>> Start EXTRACTED RECORDS

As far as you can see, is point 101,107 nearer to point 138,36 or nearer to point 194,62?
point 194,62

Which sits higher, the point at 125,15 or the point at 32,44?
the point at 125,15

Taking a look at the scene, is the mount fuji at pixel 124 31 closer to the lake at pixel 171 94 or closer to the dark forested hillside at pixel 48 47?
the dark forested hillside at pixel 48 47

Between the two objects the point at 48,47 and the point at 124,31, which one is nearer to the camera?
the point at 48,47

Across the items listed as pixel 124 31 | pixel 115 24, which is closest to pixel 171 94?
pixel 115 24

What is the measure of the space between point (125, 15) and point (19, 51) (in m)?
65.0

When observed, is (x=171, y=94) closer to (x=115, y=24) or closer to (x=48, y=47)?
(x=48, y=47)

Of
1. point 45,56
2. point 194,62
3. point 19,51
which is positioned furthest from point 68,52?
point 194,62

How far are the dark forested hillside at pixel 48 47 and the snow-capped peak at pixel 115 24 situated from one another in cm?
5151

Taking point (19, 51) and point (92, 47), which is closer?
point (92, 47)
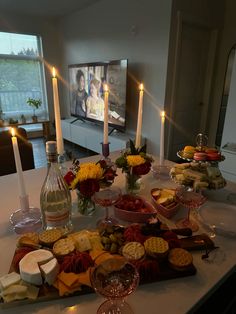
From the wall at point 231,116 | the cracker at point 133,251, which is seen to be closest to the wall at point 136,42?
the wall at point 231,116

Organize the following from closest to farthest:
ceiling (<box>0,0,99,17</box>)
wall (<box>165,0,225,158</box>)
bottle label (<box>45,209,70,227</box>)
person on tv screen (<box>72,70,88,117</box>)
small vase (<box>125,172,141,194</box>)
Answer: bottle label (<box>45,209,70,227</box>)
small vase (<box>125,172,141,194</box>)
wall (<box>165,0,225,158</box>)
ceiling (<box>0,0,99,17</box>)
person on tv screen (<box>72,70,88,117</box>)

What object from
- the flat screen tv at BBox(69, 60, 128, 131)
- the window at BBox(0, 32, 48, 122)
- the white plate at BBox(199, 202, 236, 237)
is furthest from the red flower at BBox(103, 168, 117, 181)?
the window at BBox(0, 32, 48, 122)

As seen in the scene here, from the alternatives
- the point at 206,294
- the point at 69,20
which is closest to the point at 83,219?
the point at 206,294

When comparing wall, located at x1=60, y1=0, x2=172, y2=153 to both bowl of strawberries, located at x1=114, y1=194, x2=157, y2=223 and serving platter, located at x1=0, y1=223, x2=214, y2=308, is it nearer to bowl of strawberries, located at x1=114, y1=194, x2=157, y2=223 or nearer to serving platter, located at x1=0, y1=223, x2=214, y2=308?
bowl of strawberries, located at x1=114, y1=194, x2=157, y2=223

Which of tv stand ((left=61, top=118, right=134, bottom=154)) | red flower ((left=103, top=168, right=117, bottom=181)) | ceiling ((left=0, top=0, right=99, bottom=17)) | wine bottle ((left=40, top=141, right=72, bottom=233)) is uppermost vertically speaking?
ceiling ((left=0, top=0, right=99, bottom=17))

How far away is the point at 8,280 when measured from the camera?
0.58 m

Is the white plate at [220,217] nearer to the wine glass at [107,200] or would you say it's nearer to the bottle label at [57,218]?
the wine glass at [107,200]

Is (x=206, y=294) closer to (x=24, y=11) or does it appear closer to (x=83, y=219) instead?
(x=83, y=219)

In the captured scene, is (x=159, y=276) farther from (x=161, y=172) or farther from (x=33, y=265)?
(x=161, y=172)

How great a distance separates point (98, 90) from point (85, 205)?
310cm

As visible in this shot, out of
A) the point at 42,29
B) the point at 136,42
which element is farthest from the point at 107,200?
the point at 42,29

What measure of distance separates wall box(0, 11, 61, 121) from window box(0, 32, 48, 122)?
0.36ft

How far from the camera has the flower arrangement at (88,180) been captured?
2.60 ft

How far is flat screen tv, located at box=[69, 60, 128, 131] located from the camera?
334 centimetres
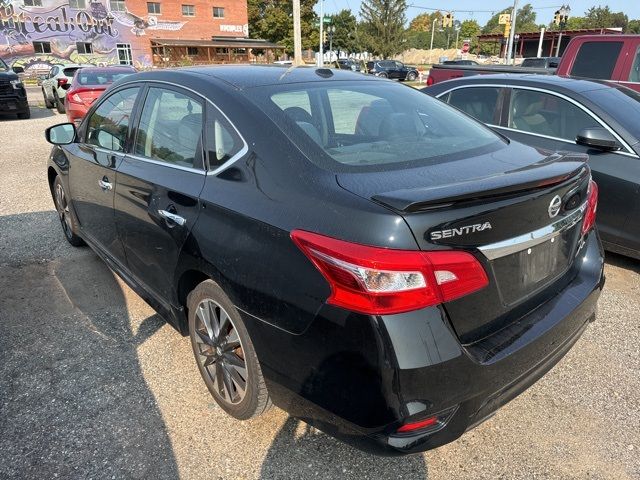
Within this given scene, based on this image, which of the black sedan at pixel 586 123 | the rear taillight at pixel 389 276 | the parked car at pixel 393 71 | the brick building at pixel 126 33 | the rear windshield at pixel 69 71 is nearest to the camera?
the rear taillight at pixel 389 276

>> End EXTRACTED RECORDS
>> Start EXTRACTED RECORDS

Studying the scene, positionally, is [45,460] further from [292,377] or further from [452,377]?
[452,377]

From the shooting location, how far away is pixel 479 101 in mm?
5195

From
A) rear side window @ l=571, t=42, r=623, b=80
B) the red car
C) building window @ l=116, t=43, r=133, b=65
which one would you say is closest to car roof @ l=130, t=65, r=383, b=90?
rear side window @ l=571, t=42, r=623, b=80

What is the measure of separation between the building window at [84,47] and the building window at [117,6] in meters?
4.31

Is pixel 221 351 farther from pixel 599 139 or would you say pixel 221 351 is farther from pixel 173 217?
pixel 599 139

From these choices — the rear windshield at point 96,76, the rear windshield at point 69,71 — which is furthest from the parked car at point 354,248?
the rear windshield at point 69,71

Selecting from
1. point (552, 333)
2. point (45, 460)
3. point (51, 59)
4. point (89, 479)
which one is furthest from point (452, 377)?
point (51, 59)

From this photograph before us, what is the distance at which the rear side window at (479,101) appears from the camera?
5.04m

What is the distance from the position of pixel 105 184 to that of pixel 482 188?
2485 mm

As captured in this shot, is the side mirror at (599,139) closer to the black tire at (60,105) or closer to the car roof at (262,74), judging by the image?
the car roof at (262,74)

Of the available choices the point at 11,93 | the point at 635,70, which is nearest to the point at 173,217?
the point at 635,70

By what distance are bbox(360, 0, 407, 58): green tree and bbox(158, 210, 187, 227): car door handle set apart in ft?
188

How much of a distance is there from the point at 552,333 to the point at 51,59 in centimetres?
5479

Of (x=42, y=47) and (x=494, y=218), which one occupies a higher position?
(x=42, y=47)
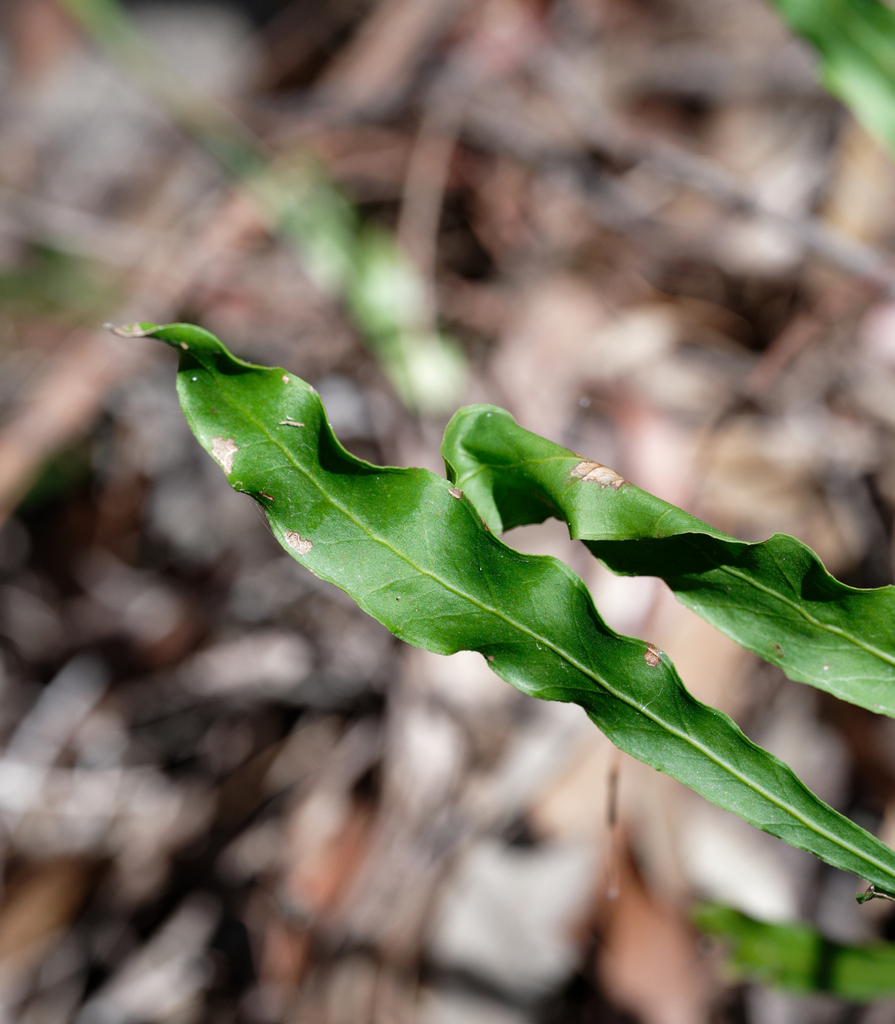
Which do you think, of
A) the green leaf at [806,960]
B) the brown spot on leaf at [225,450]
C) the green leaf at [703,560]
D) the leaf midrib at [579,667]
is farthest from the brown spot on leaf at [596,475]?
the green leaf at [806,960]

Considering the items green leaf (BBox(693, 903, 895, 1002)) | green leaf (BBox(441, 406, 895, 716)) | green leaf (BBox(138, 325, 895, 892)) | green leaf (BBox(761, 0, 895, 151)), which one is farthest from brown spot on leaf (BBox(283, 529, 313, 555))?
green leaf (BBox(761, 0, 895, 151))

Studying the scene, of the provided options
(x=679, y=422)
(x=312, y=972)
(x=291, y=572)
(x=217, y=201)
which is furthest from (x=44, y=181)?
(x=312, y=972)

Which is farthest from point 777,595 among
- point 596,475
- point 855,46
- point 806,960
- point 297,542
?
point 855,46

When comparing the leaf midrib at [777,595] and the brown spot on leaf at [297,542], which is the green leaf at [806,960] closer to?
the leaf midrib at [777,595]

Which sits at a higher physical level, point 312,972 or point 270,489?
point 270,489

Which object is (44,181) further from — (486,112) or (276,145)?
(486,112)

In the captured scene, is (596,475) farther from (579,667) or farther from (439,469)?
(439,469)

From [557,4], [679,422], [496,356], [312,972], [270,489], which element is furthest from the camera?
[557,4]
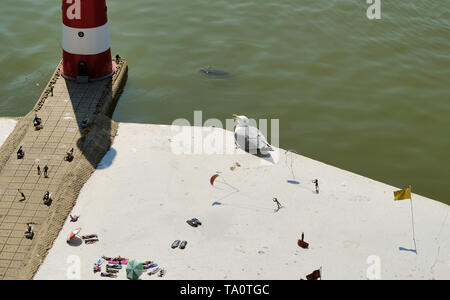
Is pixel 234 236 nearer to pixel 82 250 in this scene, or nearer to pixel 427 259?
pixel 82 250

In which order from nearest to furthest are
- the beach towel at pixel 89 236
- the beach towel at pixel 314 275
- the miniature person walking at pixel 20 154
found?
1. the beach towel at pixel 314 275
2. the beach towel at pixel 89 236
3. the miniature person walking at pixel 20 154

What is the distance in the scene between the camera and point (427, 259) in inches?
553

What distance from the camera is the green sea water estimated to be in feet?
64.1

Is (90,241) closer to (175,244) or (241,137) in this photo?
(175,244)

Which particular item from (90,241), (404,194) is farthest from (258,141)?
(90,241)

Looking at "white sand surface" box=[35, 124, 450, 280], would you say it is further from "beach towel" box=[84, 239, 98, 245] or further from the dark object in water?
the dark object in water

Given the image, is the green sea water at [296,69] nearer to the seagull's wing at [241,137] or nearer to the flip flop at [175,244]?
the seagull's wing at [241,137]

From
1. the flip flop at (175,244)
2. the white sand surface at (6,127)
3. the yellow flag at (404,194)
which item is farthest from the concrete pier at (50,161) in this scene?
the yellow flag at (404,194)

>> End EXTRACTED RECORDS

* _EXERCISE_: From the records above, keep only the lines that contain the string "image", treating uppercase and lowercase letters as different.

* _EXERCISE RESULT_:
Within this given scene, based on this image, which of the black sedan at pixel 586 123 | the rear taillight at pixel 389 276 | the parked car at pixel 393 71 | the brick building at pixel 126 33 | the rear windshield at pixel 69 71 is nearest to the camera?
As captured in this shot, is the side mirror at (599,139) closer to the black tire at (60,105) or closer to the car roof at (262,74), judging by the image?
Given the image, is the green sea water at [296,69] nearer to the seagull's wing at [241,137] or nearer to the flip flop at [175,244]?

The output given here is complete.